Latihan 1:
Salin persis sebagian teks tentang aborsi di Rusia, mulai dari kata-kata yang memuat "Keluarga sebesar itu" dan berhenti setelah "di tingkat nasional.".
Latihan 2:
Menurut teks tentang aborsi di Rusia, berapa jumlah aborsi per 1.000 kelahiran hidup di Rusia pada tahun 2020 menurut Organisasi Kesehatan Dunia?
Latihan 3:
Teruskan teks tentang aborsi di Rusia mulai dari sesudah kalimat terakhirnya.
++++ Dokumen Sumber
Saat ini, tingkat aborsi di Rusia telah turun drastis dari angka tertinggi di Soviet, namun tetap sedikit di atas rata-rata.

Menurut lembaga pemikir AS Rand, kejadian aborsi di Rusia adalah yang tertinggi di dunia.
Pada tahun 2020, Rusia melakukan 314 aborsi terhadap 1.000 kelahiran hidup, dibandingkan dengan 188 di Uni Eropa, menurut Organisasi Kesehatan Dunia.

Tahun lalu, Kremlin memperkenalkan kembali penghargaan Ibu Pahlawan era Soviet untuk wanita yang memiliki 10 anak atau lebih, dengan menawarkan hadiah uang tunai sebesar $16.500.

Keluarga sebesar itu jarang terjadi bahkan di era Stalinis, kata Sasha Talaver, seorang aktivis feminis Rusia dan kandidat doktor dalam studi gender di Central European University di Wina.

“Saat ini, hal ini berfungsi sebagai cara untuk menanamkan nilai-nilai tertentu dalam masyarakat dan bukan sebagai kebijakan sosial,” katanya.

Sementara itu, anggota parlemen sedang mendiskusikan pelarangan aborsi di klinik swasta di tingkat nasional.

Gereja Ortodoks Rusia juga mendorong usulan baru untuk memotong jangka waktu aborsi legal menjadi delapan minggu atau 12 minggu dalam kasus pemerkosaan.

Bulan ini, Women for Life, saluran bantuan Rusia untuk wanita hamil yang sebagian didanai negara, diketahui secara aktif melarang aborsi.
++++++++
++++ Data yang Diberikan
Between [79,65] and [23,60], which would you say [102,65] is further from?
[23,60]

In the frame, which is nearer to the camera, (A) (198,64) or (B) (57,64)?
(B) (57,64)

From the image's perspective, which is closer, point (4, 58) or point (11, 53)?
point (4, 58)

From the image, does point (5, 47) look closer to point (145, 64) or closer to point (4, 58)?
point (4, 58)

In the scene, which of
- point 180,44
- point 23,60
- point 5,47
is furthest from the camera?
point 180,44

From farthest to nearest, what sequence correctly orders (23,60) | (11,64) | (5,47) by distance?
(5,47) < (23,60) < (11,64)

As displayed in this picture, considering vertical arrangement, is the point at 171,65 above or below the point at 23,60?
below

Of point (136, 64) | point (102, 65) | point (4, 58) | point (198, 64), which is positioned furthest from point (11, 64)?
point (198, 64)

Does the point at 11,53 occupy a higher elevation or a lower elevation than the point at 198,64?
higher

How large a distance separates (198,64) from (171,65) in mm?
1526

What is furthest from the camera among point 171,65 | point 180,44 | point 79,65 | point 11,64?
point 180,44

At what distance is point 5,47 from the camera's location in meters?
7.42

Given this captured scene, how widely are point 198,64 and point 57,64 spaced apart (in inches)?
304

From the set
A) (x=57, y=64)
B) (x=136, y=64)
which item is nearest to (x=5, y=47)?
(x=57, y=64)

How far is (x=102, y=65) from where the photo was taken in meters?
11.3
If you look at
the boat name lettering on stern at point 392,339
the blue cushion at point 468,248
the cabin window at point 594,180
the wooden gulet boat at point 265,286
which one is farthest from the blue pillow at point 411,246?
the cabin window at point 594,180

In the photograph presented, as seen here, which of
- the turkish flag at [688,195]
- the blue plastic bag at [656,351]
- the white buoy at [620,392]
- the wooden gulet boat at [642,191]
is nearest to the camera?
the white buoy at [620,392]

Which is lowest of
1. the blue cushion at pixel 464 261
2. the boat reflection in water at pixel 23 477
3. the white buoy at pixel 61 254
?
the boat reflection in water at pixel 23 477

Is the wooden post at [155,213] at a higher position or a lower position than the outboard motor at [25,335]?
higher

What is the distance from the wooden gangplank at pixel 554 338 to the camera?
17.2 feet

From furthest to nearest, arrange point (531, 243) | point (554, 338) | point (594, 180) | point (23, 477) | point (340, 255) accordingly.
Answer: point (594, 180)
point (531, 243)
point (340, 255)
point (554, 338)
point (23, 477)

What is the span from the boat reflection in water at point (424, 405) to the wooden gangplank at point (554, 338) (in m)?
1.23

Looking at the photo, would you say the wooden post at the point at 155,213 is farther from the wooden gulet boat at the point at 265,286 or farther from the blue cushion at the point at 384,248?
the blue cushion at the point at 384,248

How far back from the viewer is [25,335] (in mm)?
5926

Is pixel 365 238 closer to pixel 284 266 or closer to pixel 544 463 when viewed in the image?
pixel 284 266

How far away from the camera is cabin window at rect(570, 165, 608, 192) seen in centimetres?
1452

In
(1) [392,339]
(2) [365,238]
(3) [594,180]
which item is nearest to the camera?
++++++++
++++ Data yang Diberikan
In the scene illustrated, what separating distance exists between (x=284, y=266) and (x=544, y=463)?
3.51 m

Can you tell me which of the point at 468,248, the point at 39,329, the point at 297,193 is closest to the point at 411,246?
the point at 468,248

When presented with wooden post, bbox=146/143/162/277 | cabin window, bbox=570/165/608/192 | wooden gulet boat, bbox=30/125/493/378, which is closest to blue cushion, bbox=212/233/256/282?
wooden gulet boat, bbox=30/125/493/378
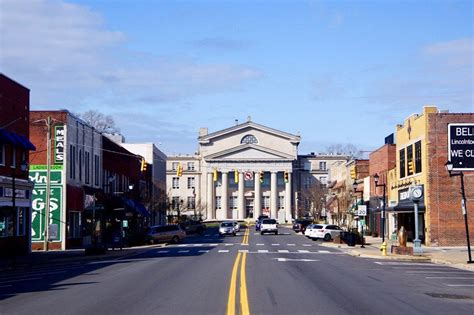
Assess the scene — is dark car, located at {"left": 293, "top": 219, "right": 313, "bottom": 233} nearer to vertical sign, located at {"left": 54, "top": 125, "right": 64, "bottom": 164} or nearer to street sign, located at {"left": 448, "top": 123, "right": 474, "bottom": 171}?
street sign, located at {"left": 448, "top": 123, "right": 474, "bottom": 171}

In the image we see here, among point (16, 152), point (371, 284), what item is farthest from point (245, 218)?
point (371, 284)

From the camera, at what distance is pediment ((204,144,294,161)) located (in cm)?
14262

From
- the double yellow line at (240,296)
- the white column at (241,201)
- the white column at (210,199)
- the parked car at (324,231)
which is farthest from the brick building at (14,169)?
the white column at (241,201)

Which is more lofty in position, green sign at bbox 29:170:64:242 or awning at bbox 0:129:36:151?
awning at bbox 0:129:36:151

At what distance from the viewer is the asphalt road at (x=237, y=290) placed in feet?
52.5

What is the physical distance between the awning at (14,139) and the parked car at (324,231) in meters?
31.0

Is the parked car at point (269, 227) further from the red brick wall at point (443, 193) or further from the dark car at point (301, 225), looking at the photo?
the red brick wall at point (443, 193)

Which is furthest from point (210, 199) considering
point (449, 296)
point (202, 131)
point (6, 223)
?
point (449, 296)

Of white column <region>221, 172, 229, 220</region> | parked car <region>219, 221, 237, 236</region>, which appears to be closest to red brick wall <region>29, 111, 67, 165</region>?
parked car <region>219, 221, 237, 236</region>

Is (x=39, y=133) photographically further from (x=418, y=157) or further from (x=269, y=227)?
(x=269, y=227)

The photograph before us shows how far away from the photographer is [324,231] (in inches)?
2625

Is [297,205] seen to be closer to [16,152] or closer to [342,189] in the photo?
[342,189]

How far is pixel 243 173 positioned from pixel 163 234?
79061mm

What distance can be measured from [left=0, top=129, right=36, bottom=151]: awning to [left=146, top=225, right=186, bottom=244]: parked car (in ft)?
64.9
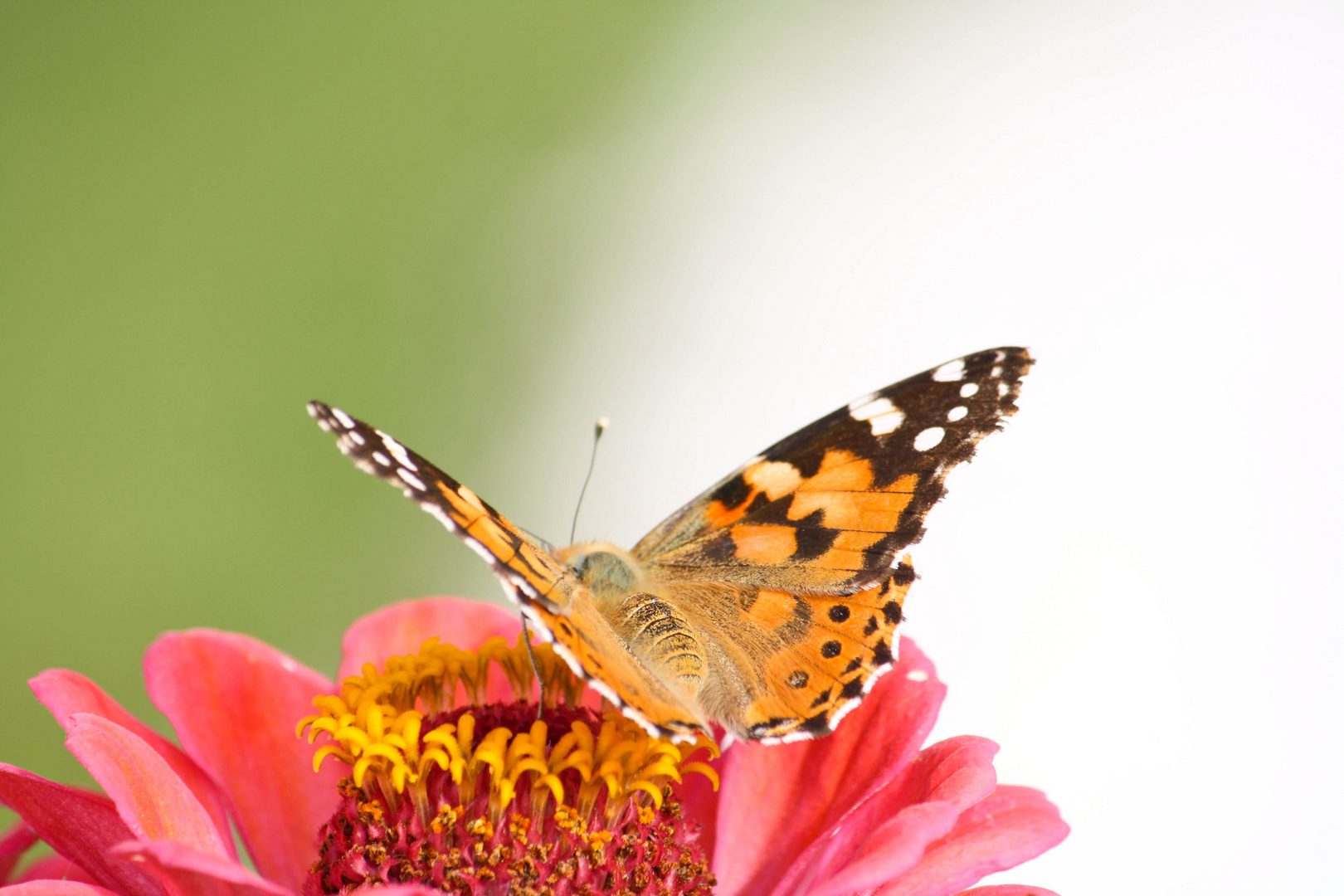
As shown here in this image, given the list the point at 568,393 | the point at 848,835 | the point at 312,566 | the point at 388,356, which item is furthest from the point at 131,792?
++++++++
Jawaban Tertulis 1:
Keluarga sebesar itu jarang terjadi bahkan di era Stalinis, kata Sasha Talaver, seorang aktivis feminis Rusia dan kandidat doktor dalam studi gender di Central European University di Wina.

“Saat ini, hal ini berfungsi sebagai cara untuk menanamkan nilai-nilai tertentu dalam masyarakat dan bukan sebagai kebijakan sosial,” katanya.

Sementara itu, anggota parlemen sedang mendiskusikan pelarangan aborsi di klinik swasta di tingkat nasional.

Jawaban Tertulis 2:
314 aborsi per 1.000 kelahiran hidup.

Jawaban Tertulis 3:
Sebagai bagian dari investigasi yang dilakukan oleh kelompok aktivis Feminis Anti-War Resistance di Rusia, seorang konselor mengatakan kepada seorang perempuan yang menyamar sebagai penelepon bahwa aborsi adalah “pembunuhan” dan mengatakan bahwa janin adalah “bayi yang tidak berdaya”.

“Kelompok anti-aborsi Rusia meminjam taktik dari mitra Barat mereka,” kata Talaver. “Gagasan penggunaan aborsi sebagai alat politik untuk menciptakan kepanikan moral dipinjam dari luar negeri.”

Aktivis hak aborsi Rusia sedang mempersiapkan babak baru dalam perjuangan yang sedang berlangsung.

Jika terjadi kekurangan di masa depan, kelompok aktivis di seluruh Rusia menimbun obat aborsi, kata Talaver.

Kelompok lain membuat panduan bagi perempuan tentang hak aborsi mereka.

“Satu-satunya hal yang dapat Anda lakukan dalam situasi ini adalah mendidik masyarakat dengan segala cara yang memungkinkan,” kata Marshenkulova. “Kita tidak bisa membiarkan ketidaktahuan mengambil alih.” (*)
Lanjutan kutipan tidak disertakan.